Lawyer just begging to do good

  • Nation
  • Saturday, 19 Dec 2015

KUALA LUMPUR: Critics and even some friends have told Siti Zabedah Kasim that she is “too tough and aggressive”.

“But if I were not aggressive, I wouldn’t get things done,” argued the lawyer who fights cases for the orang asli in court and has taken their causes to heart. As one of her friends responded: “What did you expect, Snow White?”

By day, the feisty winner of one of the 10 inaugural Star Golden Hearts award works in a law firm in Kuala Lumpur. But, she has no ambition to become a partner there.

“Money is not my motivation and if I were a partner, I couldn’t do what I do,” she said. “I’m available for the orang asli whenever needed.”

For example, when the body of the first of the seven missing orang asli children from Gua Musang was found in October, Sasa Sobrie’s parents called Siti and she rushed to Kelantan.

She managed to raise about RM15,000 and channelled the money towards funeral expenses, transportation and accommodation for the orang asli families in Gua Musang.

“She really helped us with food, a place to sleep and rented transport,” said Dendi, a Temiar from Pos Simpur who is the youth chairman for Jaringan Orang Asal Kelantan and who helped in the search.

When their villages were flooded last December, the orang asli in Gua Musang also called Siti, who did a shout-out on Facebook and made the first delivery of food items and other supplies that weekend.

“The response from the public was fantastic,” she said, adding that she was “begging for a good cause”. The Bar Council paid for six lorries that carried food and clothes to the flood victims.

Siti coordinated three trips, sending in tonnes of food like dried prawns, ikan bilis, rice, Milo, tea and coffee.

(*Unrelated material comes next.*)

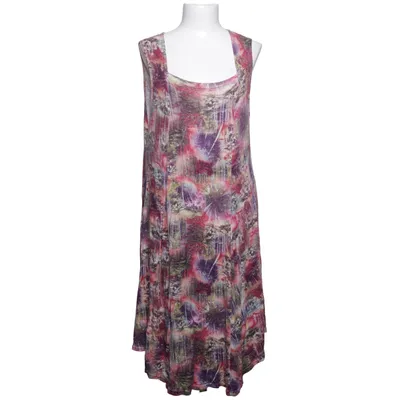 Dress (Multicolored) from Naveed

The second trip was with Allianz Malaysia which, as part of its Corporate Social Responsibility programme, paid for the helicopters.

“When the floods hit the east coast last year, she was there to help the orang asli wherever she could, getting food to them and being very involved,” said former Bar Council president Datuk Ambiga Sreenevasan. “She is very dedicated to the cause.”

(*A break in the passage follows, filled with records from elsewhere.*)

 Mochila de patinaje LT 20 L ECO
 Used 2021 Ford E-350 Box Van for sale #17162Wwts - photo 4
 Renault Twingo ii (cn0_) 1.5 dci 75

Siti’s first encounter with the orang asli was in 2010. She was a member of the Bar Council’s human rights committee and went with then president Ambiga and other committee members to Kampung Chang in Bidor, Perak.

“I stayed with the orang asli and saw how they lived,” she recalled. “I realised that many things needed to be rectified.”

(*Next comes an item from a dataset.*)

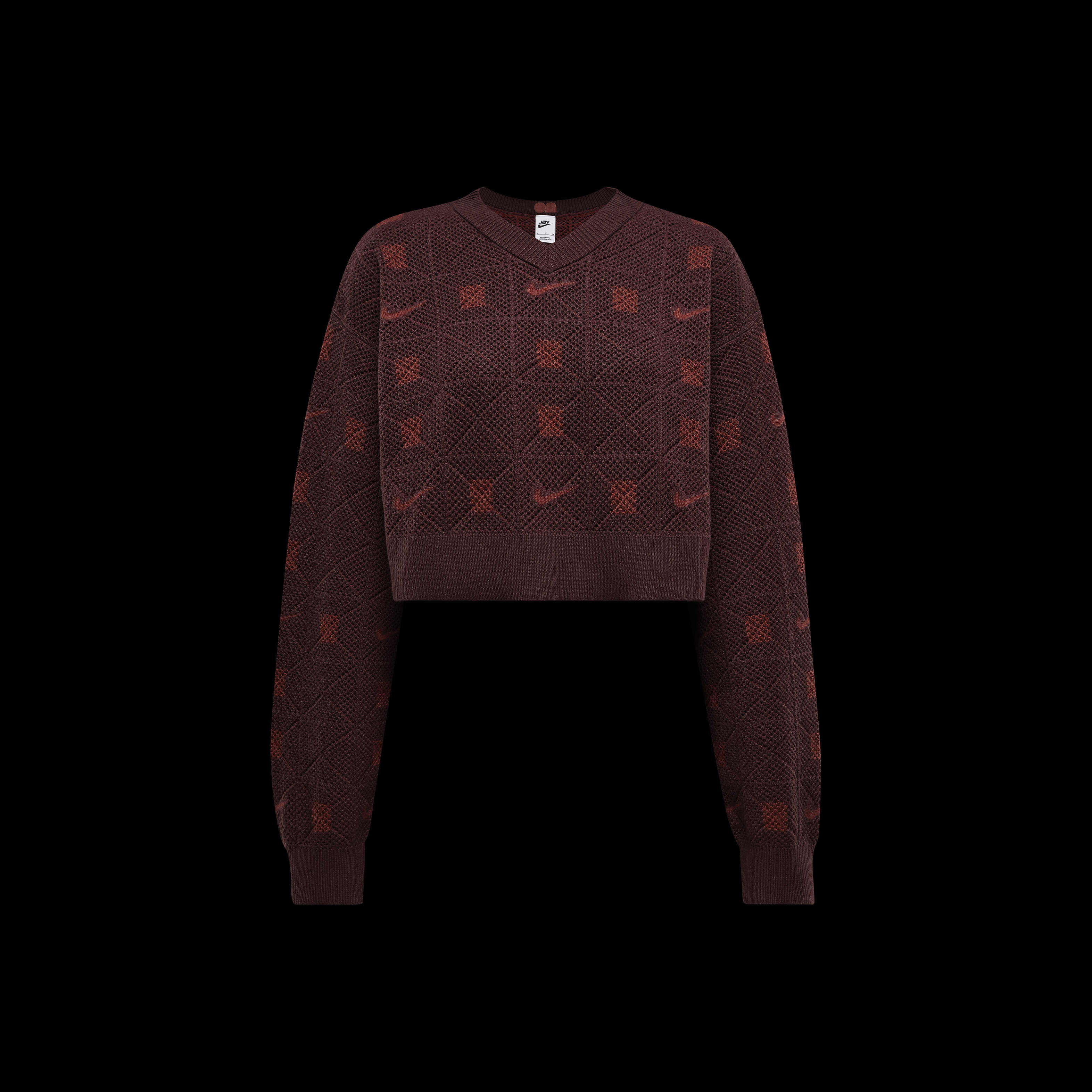 Naomi Osaka image number 5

Ambiga felt there were so many orang asli issues that a special committee was also needed, said Siti, and the Committee on Orang Asli Rights (COAR) was born in 2012. Siti decided she had to focus on the orang asli, becoming COAR’S deputy chairman.

COAR’s goals include creating awareness of the rights of the orang asli and empowering them, she said. “We go in, by invitation, to talk to the villagers, explain what their rights are under the law and what they can do in order to get these rights.”

The year COAR was set up, 13 Temiar protesters and Siti were arrested after they held a blockade and demonstration.

“They gathered the money for food, worked together and planned everything,” she stressed. “I only advised on their legal rights – that they might be arrested – and what to do.”

The police said she was an instigator, she remembered.

“If explaining their rights is instigation, I’m very happy to be called an instigator.” In the end, none were charged.

COAR offers free legal services to orang asli in court and is now helping with between 10 and 15 cases in Johor, Pahang and Kelantan.

Recently, Siti and fellow lawyer Roger Chan have been acting pro bono for three Temiar who were charged with rioting.

Although the response to her shout-out after the floods and for the families of the missing orang asli children was overwhelming, the lawyer has been underwhelmed by the response to her call for lawyers to volunteer free legal services for orang asli. (COAR covers the court fees.)

“We are still very short and can count on one hand the number of lawyers helping with these cases,” she said.

But Siti is hopeful about a new plan to have chambering law students work on orang asli cases for at least two weeks.

“This has been approved and will start soon,” Siti said. “It will help to make them aware of the issues.”

Like her fellow Star Golden Hearts award winners, Siti has reached out to a different community, investing her time, effort and passion.

“She has been our comrade and our lawyer in the struggle for orang asli rights,” said Dendi. “She really cares about us.”